No matter her aversion to him, she’d been forced to come here, and now she was a guest of the last man in England she ever wanted to see again. Because, whatever her personal feelings, she couldn’t refuse to go along with Superintendent Balfour’s continued attempts to trap the blackmailer. They wanted to draw all the suspects together in one place, with her there to tempt the criminal into making more demands. With fewer people around in the country, their chances of isolating the real blackmailer were far better. She would have preferred to play the hostess at the country house Mama had rented for the fall, but Cheyne invited Mama
without consulting her, and Mama had been only too pleased to accept. If Mattie had refused to cooperate, she’d have had to explain why, and that she couldn’t do.

Thus Mattie and her mother had come to Cheyne’s country house along with everyone who had been present the night her letters had vanished. Avery, Dr. Capgrave, the honorable Lancelot Gordon, Narcissa, and the Stellafords. Rose Marie Seton would arrive this afternoon. Everyone seemed to be having a good time, especially Mama. She was ecstatic at the chance to lure Stainfield into a proposal and at the same time keep Tennant in reserve.

A wave of guilt burst over her. She hadn’t yet told Mama of her plans, but as soon as they caught the blackmailer, Mattie was going home. Stainfield could find himself another rich bride. She wasn’t going to stay a moment longer than necessary in the same country with Cheyne Tennant, much less the same house.

She had another reason for leaving as well, one just as painful.
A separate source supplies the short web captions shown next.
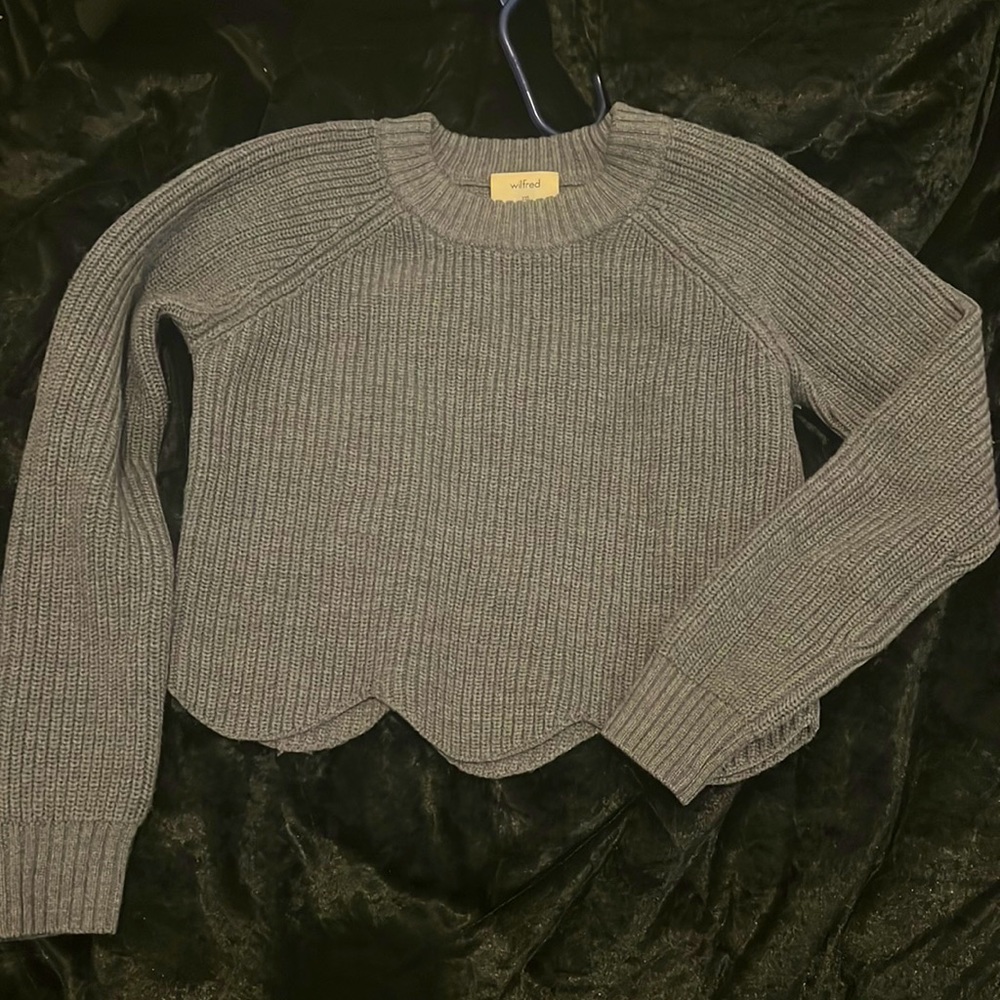 Wilfred Aritzia Scalloped Cropped Sweater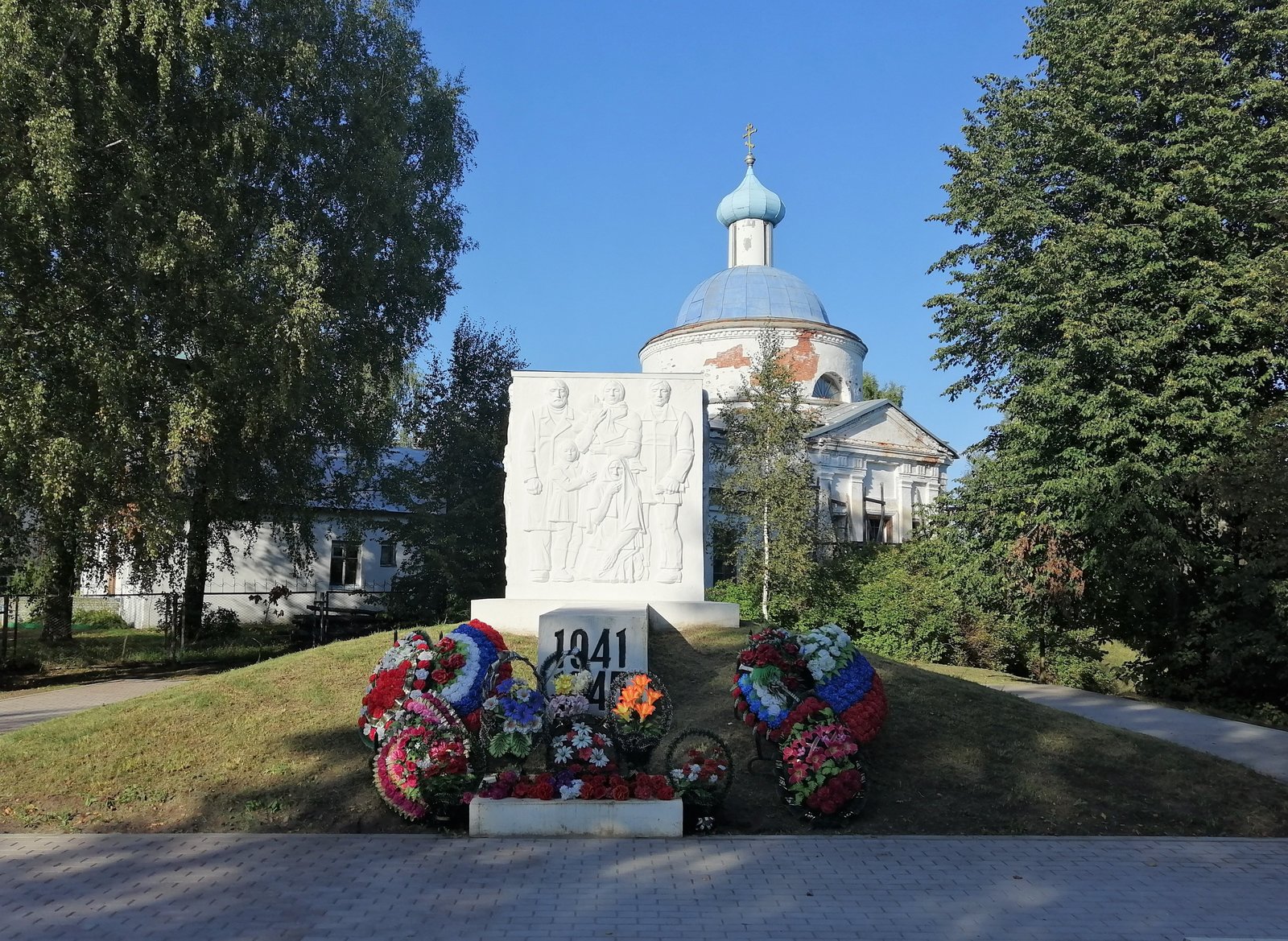 Братская могила Советских воинов в с. Марёво
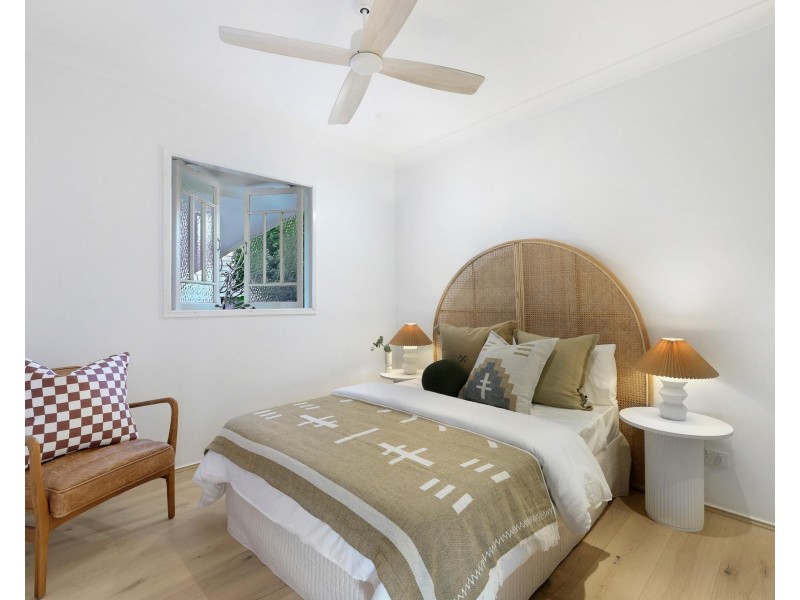 22 Symonds Road, Burleigh Heads QLD 4220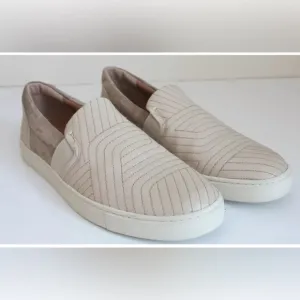 Frye Sneakers NWOB Ivy Stitch Slip On Beige Leather Suede Size 11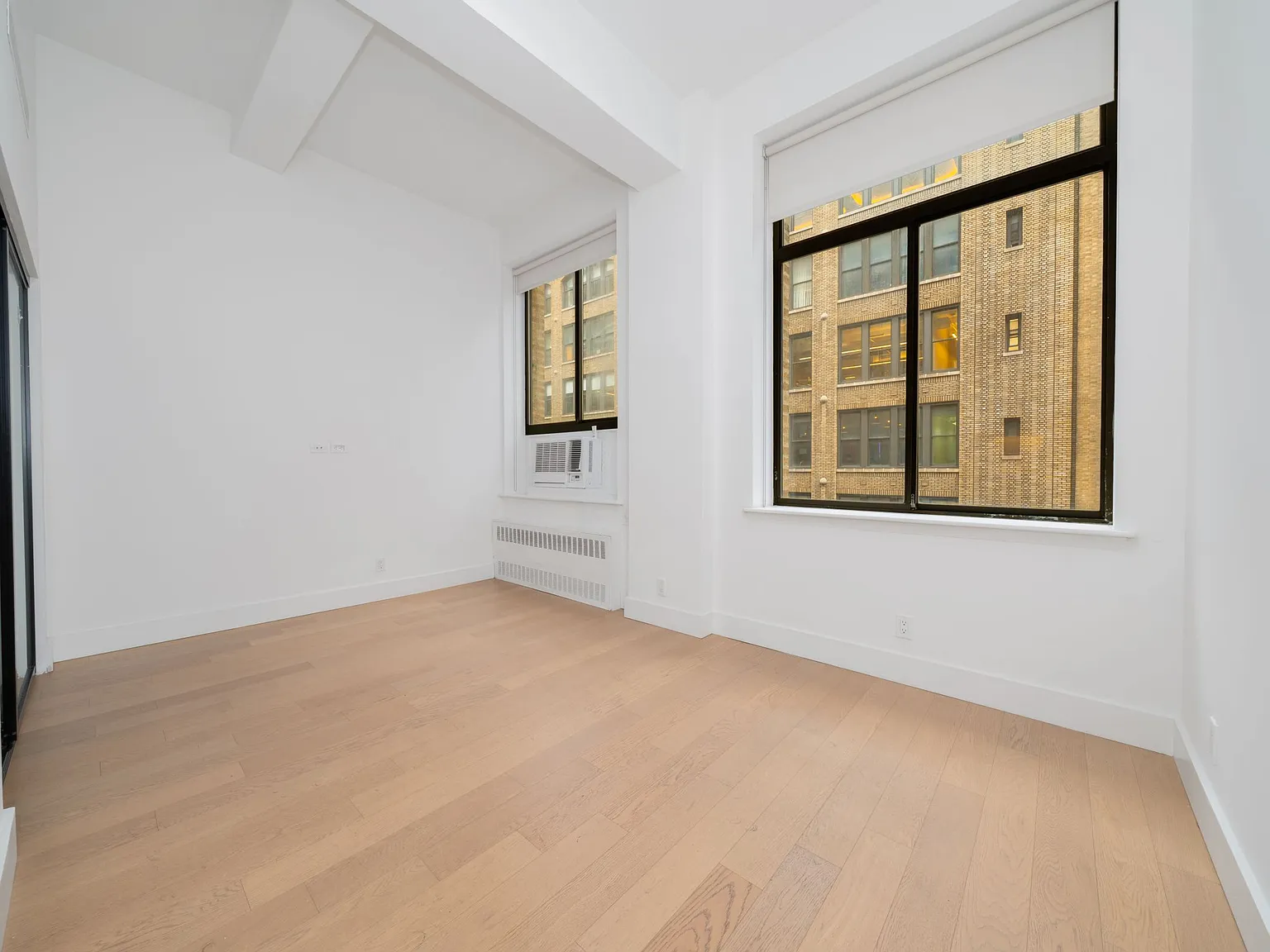 31 East 31st Street — Photo 2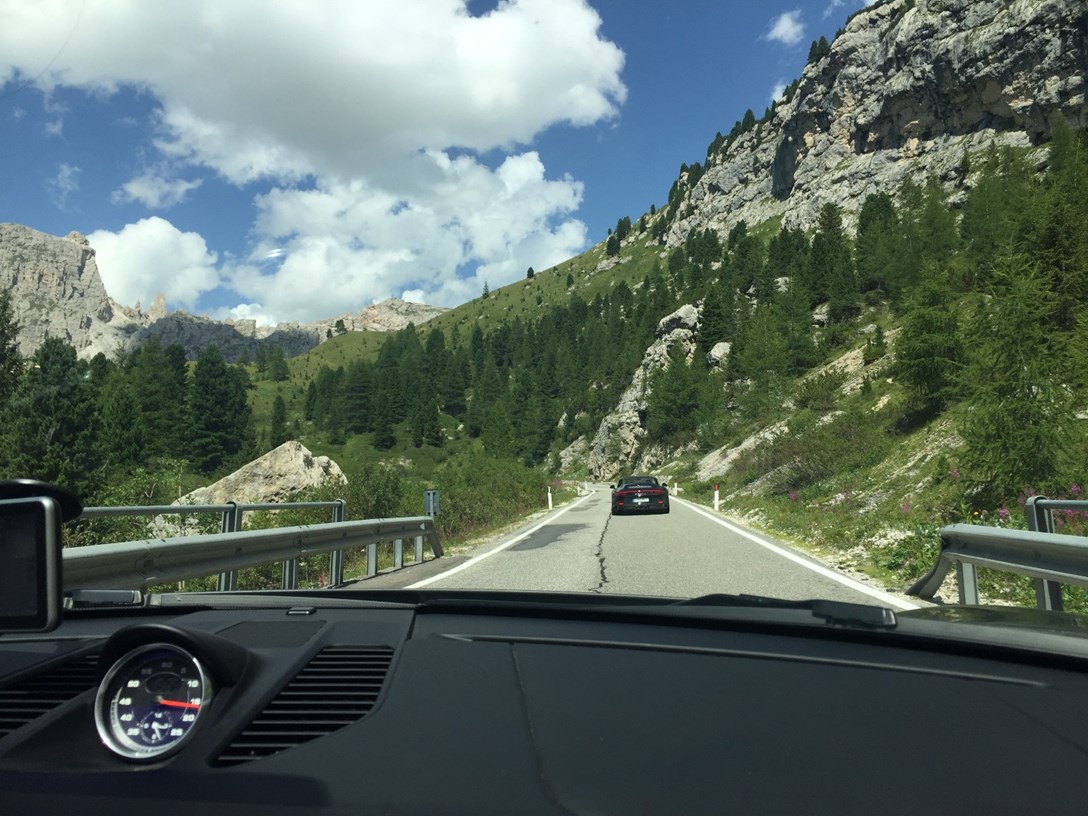 1594746-פורשה דרייב 911  (1).jpeg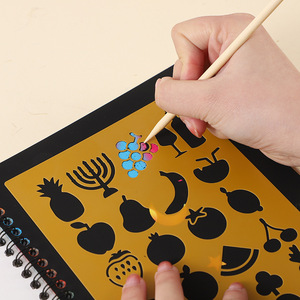 Set di Blocchi Note Arcobaleno con Carta da Grattare, 2 Pezzi, Grande Quaderno Magico da Grattare con Stilo in Legno, Regalo Creativo Fai-da-Te per Bambini - Product Image 5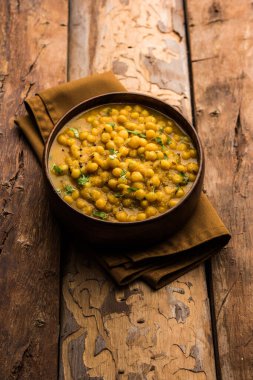 Ragda, kase içinde servis edilen kurutulmuş bezelyelerden yapılan Hint köri türüdür. Lezzetli, biraz keskin ve baharatlı köri genellikle 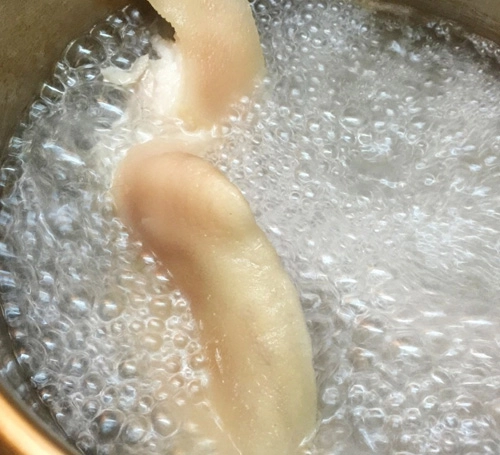 Gỏi mướp đắng tai heo giòn ngon - 2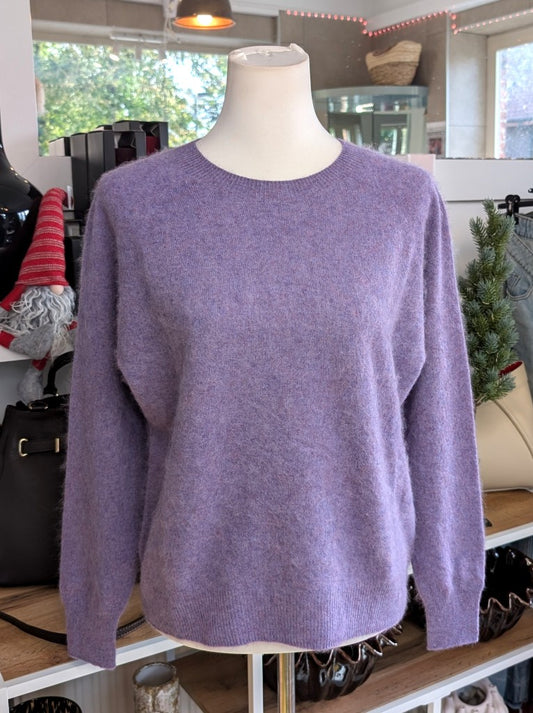 Eleganter mega kuscheliger Pullover in Flieder Lila meliert – luxuriöse Kaschmir Seide Wolle Mischung für höchsten Komfort, Langlebigkeit, Wärmeisolation.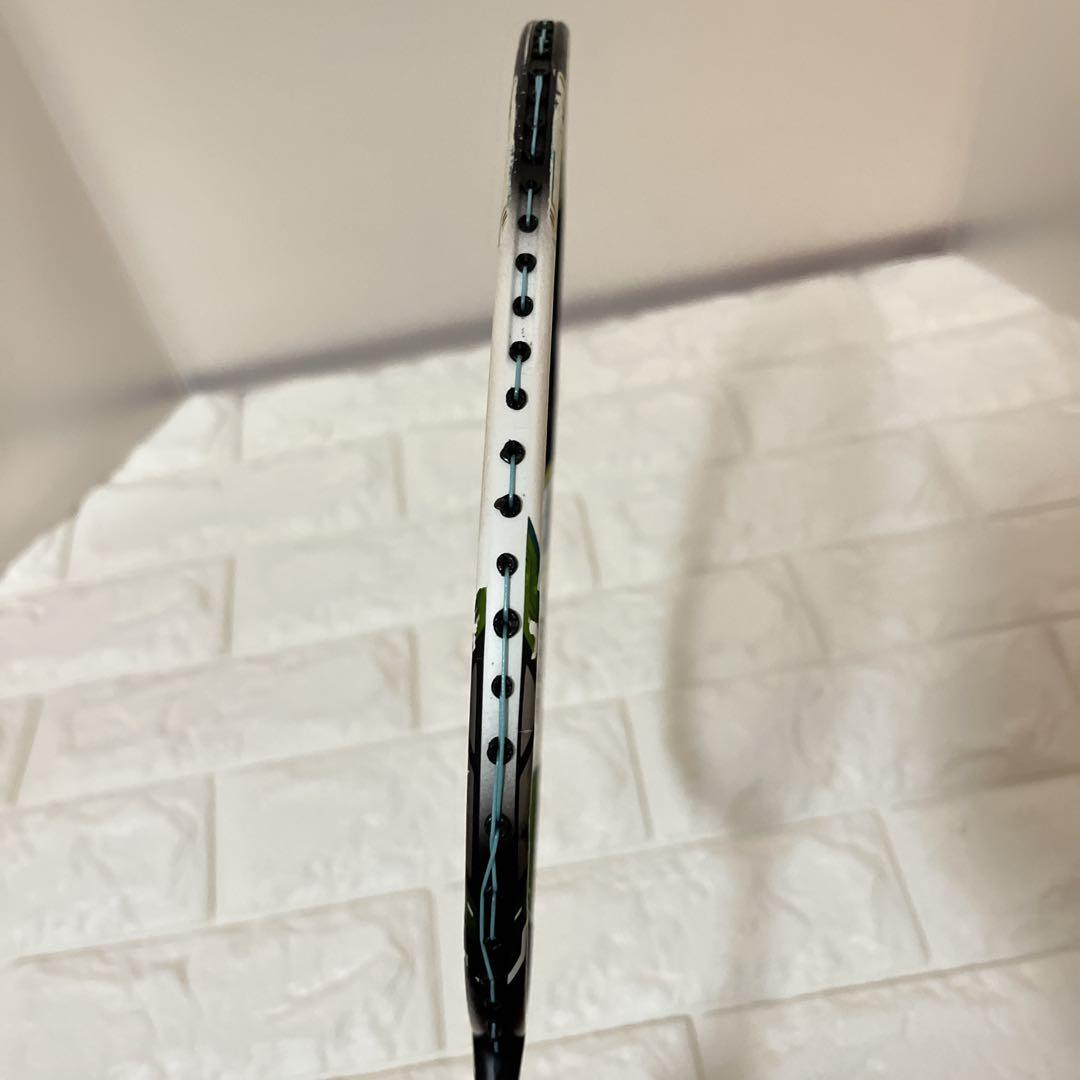 VOLTRIC Z FORCE バドミントンラケット ホワイト/グリーン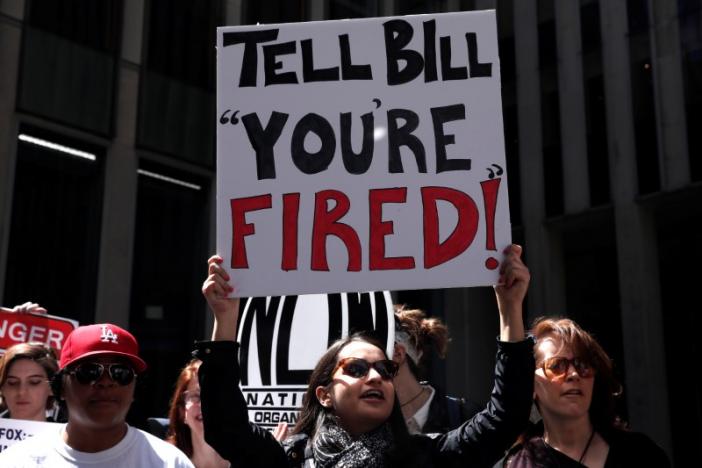 Biểu tình chống Bill sau khi có đơn khiếu kiện quấy rối tình dục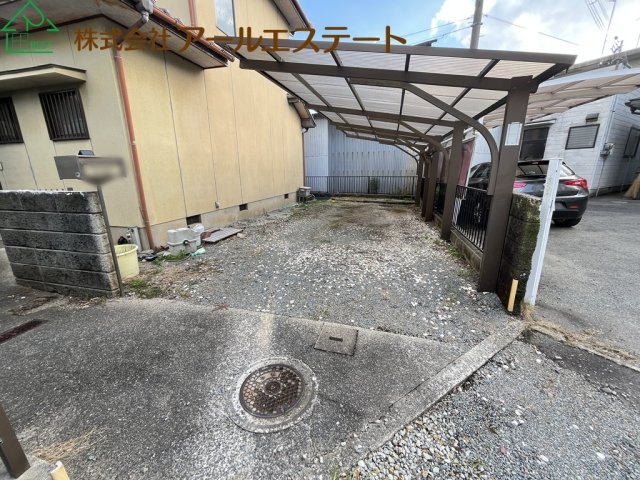 姫路市辻井8丁目　　　中古戸建の駐車場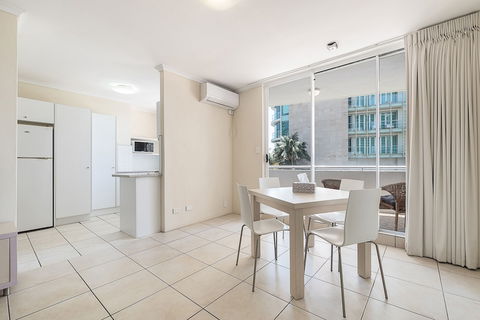 Carlton Apartments - New South Wales Tourism  2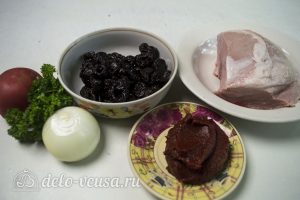 Тушеное мясо с черносливом: Ингредиенты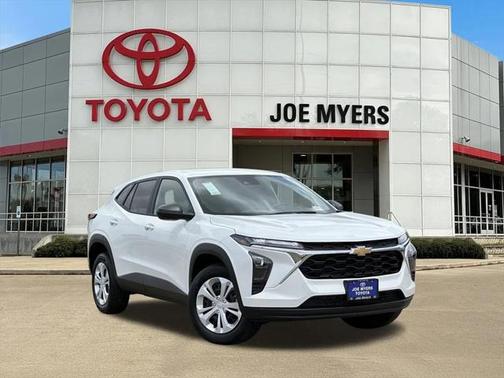 2025 Chevrolet Trax LS
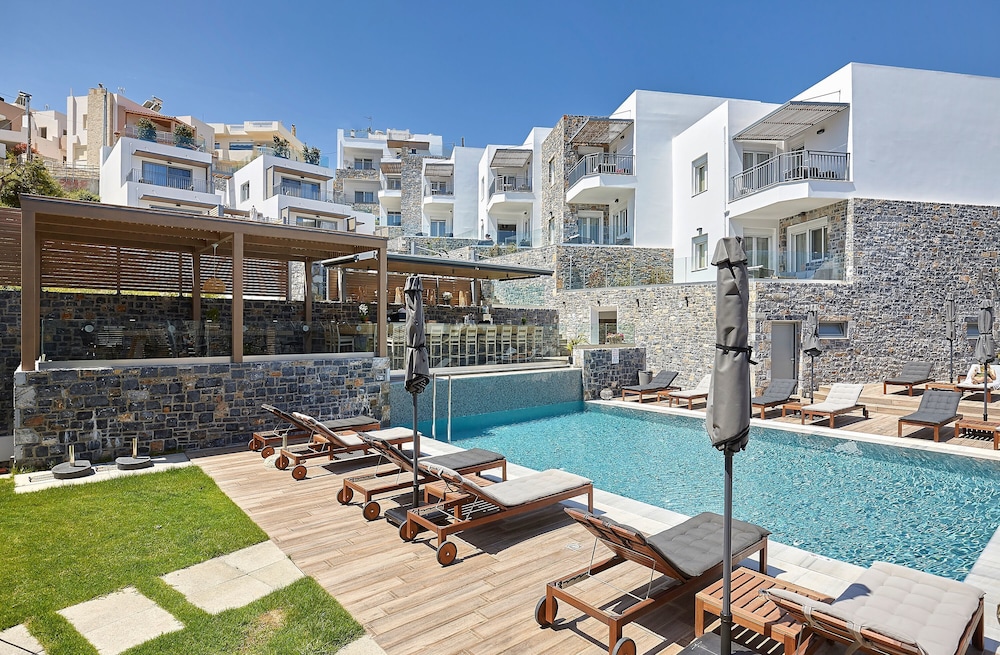 Seascape Luxury Residences — Swimming pool in Lygaria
Agonizing reflection had revealed something to Mattie: in her quest to marry well, she’d been trying to make up for all the things Papa had missed. While he was alive he’d always worked to provide for others and hardly ever thought about his own enjoyment. Then he’d died before he could really experience the beautiful life he’d earned. Without realizing it, Mattie had been trying to recompense Papa for what he’d missed by working so
hard and then dying so soon. But she could never make up for the past. It was wrong to try to live according to what Papa might have wished. When she’d understood this at last, she finally admitted to herself that her father’s dying request had been misguided. He wouldn’t have wanted her to be unhappy. Marrying Avery Richmond would make her unhappy, and staying in England with Cheyne Tennant around would make her miserable. So she wasn’t going to stay.